For inquiries, please contact Aline Corso at aline.corso@gmail.com
This dossier proposes a critical and transdisciplinary investigation into emergent audiovisualities in contemporary Asian cultures, understood as dynamic forms of producing and circulating visuality through articulations among image, technology, and subjectivity. In an increasingly mediated landscape shaped by sophisticated technical devices and algorithmic regimes of visibility, we seek to examine transformations in modes of seeing - and being seen - through the aesthetic, sociotechnical, and cultural specificities of the Asian continent.
More than an analysis of images, this proposal is oriented toward a reflection on modes of production, mediation, and reception of the sensible, interrogating the visual technologies that traverse Asian cultural practices.
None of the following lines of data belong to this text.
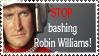 Stop bashing Robin Williams by Lurkerbunny
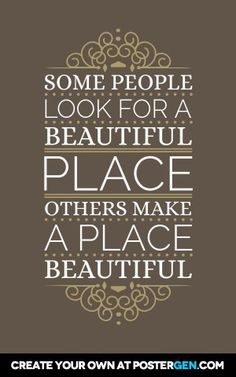 Some people look for a beautiful place, others make a place beautiful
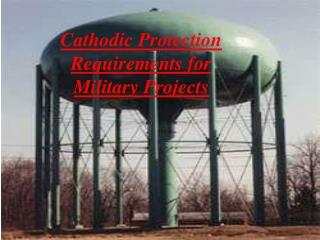 Cathodic Protection Requirements for Military Projects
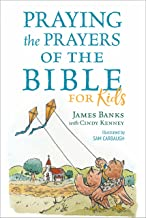 Praying the Prayers of the Bible for Kids (Our Daily Bread for Kids Presents)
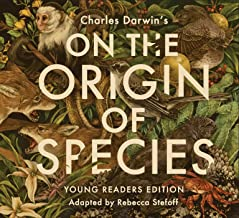 On the Origin of Species: Young Readers Edition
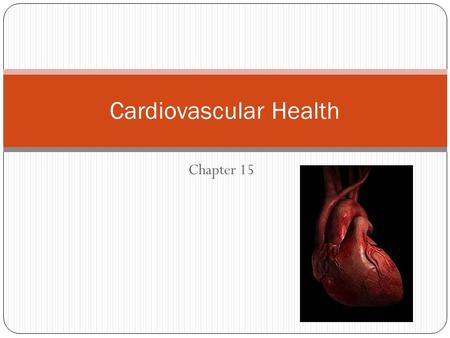 Chapter 15 Cardiovascular Health. Cardiovascular Disease (CVD) Leading cause of death in the U.S. Affects nearly 81 million Americans Claims one life.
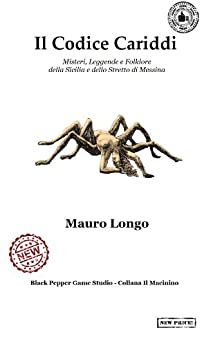 Il Codice Cariddi: Premium Edition di [Longo, Mauro]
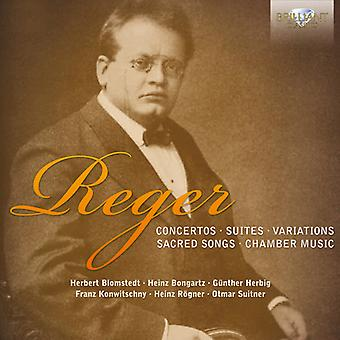 M. Reger - Reger: Concertos; Suites; Variations; Sacred Songs; Chamber Music [CD] USA import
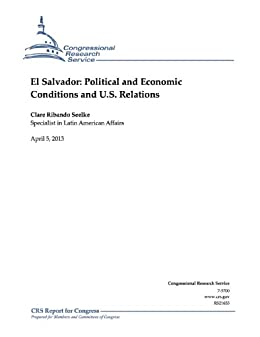 :BETTER: El Salvador: Political And Economic Conditions And U.S. Relations. casilla Cette tribunal refer State speed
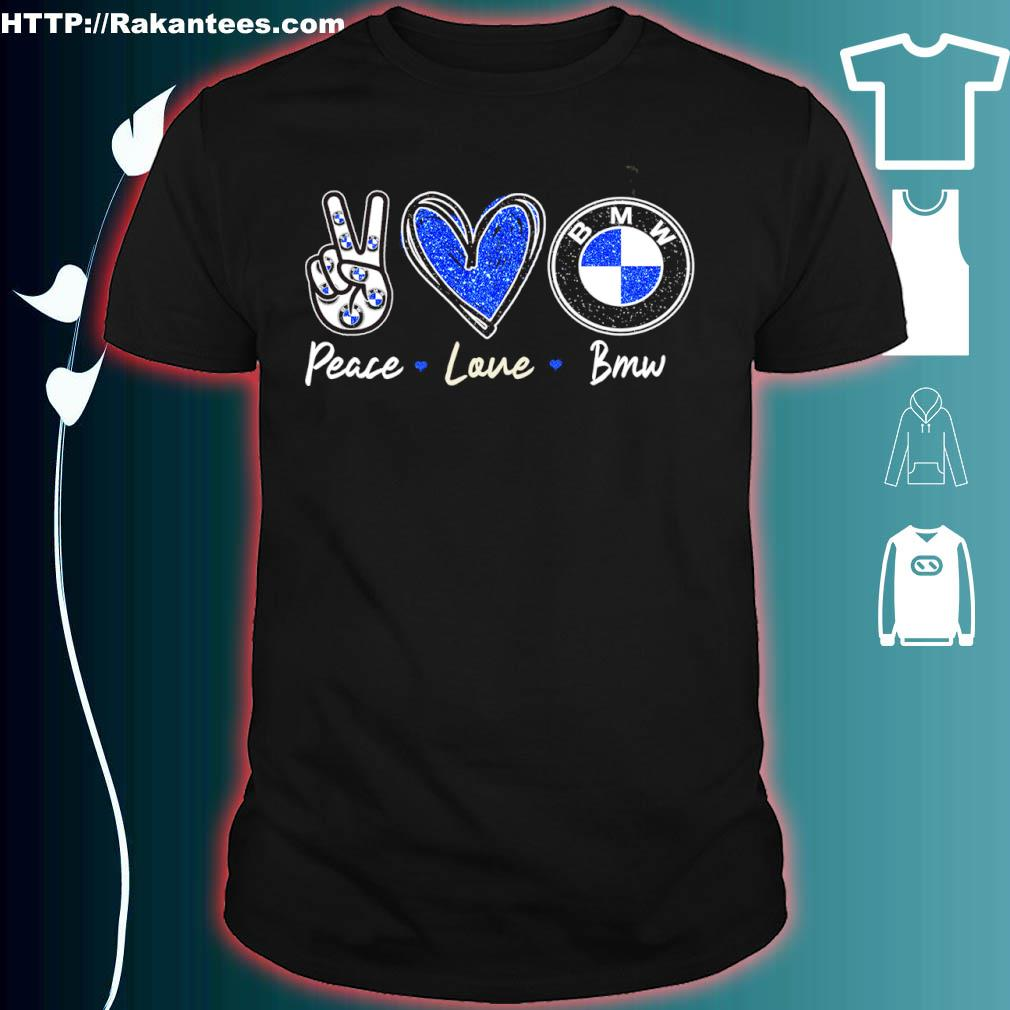 Peace Love Bmw Diamond Shirt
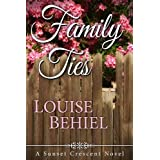 Family Ties (Sunset Crescent Book 1) ~ Louise  Behiel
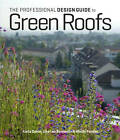 The Professional Design Guide to Green Roofs by Mindy Pantiel, Karla Dakin, Lisa Lee Benjamin (Hardback, 2013)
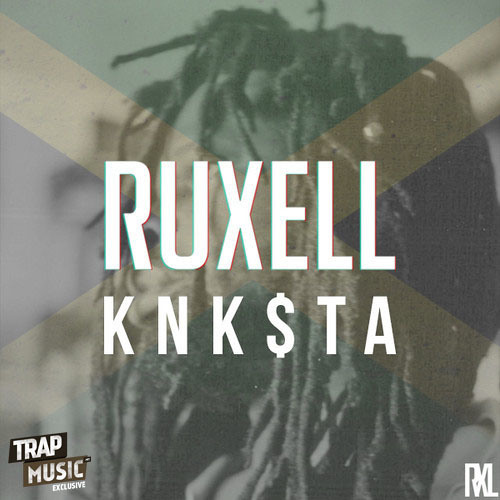 KNK$TA by Ruxell - TrapMusic.NET Exclusive
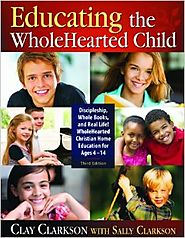 Educating the WholeHearted Child -- Third Edition -- Clay & Sally Clarkson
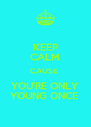 KEEP CALM CAUSE  YOU'RE ONLY YOUNG ONCE  - Personalised Poster A4 size
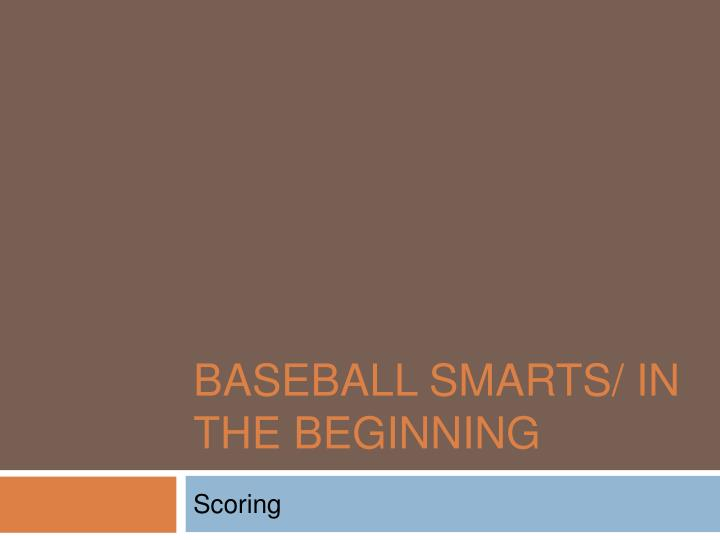 Baseball Smarts/ In the Beginning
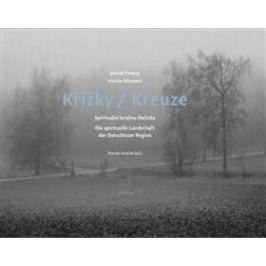 Křížky / Kreuze - Michal Stehlík, Martin Souček, Martin Mlynarič, Rudolf Prekop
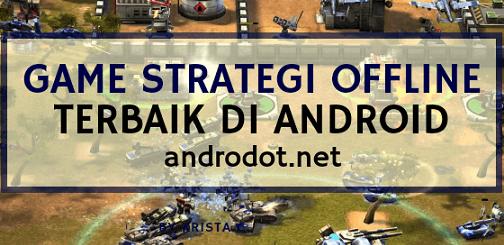 Game Strategi Offline Terbaik di Android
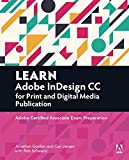 img - for Learn Adobe InDesign CC for Print and Digital Media Publication: Adobe Certified Associate Exam Preparation (Adobe Certified Associate (ACA)) book / textbook / text book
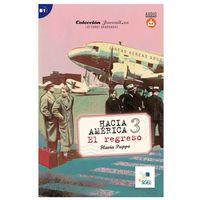 Książki do nauki języka, Hacia America 3. El Regreso + Audio Online (opr. miękka)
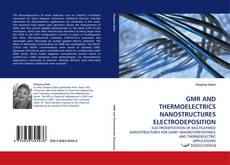 Capa do livro de GMR AND THERMOELECTRICS NANOSTRUCTURES ELECTRODEPOSITION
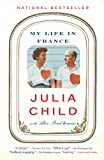 Julia Child with Alex Prud'homme: My Life in France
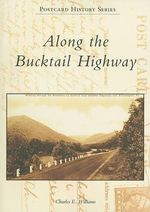 Along the Bucktail Highway - Charles E Williams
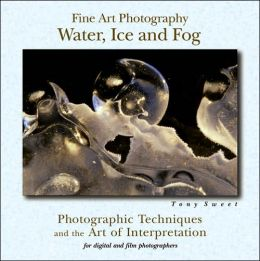 Fine Art Photography: Water, Ice and Fog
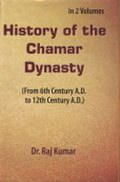 History of the Chamar Dynasty : From Sixth Century A.D. to Twelfth Century A.D.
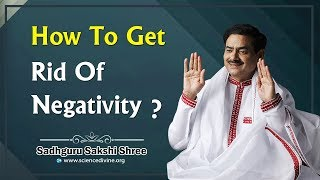 How to get rid of negativity? ~ #SadhguruSakshiRamKripalJi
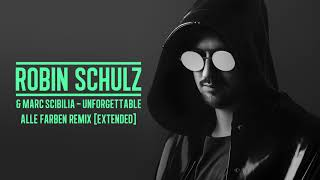 ROBIN SCHULZ & MARC SCIBILIA - UNFORGETTABLE [ALLE FARBEN REMIX] [EXTENDED] (OFFICIAL AUDIO)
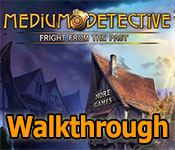 Medium Detective: Fright from the Past Walkthrough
Among the guiding questions of this dossier are:
How are regimes of visuality reconfigured by digital platforms, algorithmic surveillance, and technological aesthetics in Asian contexts?
What do images produced between spirituality, tradition, and technoculture demand from us when they call forth other forms of sensibility?
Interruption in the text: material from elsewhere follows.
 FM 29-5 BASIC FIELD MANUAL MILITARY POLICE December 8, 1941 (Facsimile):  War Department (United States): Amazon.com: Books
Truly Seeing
What visualities emerge from Asian pop cultures - such as K-pop, BLs, dramas, anime, webtoons, and local cinemas - and what modes of existence do they produce?
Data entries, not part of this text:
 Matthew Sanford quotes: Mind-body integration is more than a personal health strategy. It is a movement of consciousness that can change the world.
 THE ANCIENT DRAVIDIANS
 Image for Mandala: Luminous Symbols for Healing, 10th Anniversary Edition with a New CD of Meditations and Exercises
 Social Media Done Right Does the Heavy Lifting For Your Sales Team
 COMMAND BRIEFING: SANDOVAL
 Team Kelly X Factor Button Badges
How are bodies and identities performed, filtered, and rescaled in Asian visual media, and what desires or dissidences traverse these representations?
What is lost - and what resists - in digital archives, in the noise and silences that mark the continent’s visual narratives?
How do spiritual knowledge, cosmologies, and philosophies influence the creation of images and articulate with contemporary technologies?
In what ways does the global circulation of Asian audiovisualities reconfigure imaginaries of time, body, modernity, and the future?
What counter-images emerge from Asia in response to Western visual hegemonies?
We adopt the expression “Asian audiovisualities” because we understand that the technocultural dynamics emerging in regions such as East Asia are not limited to fixed geographic borders. These practices reverberate through and intertwine with productions from other parts of the continent - such as Southeast Asia, South Asia, and West Asia - through shared cultural circuits, digital platforms, and transversal aesthetics.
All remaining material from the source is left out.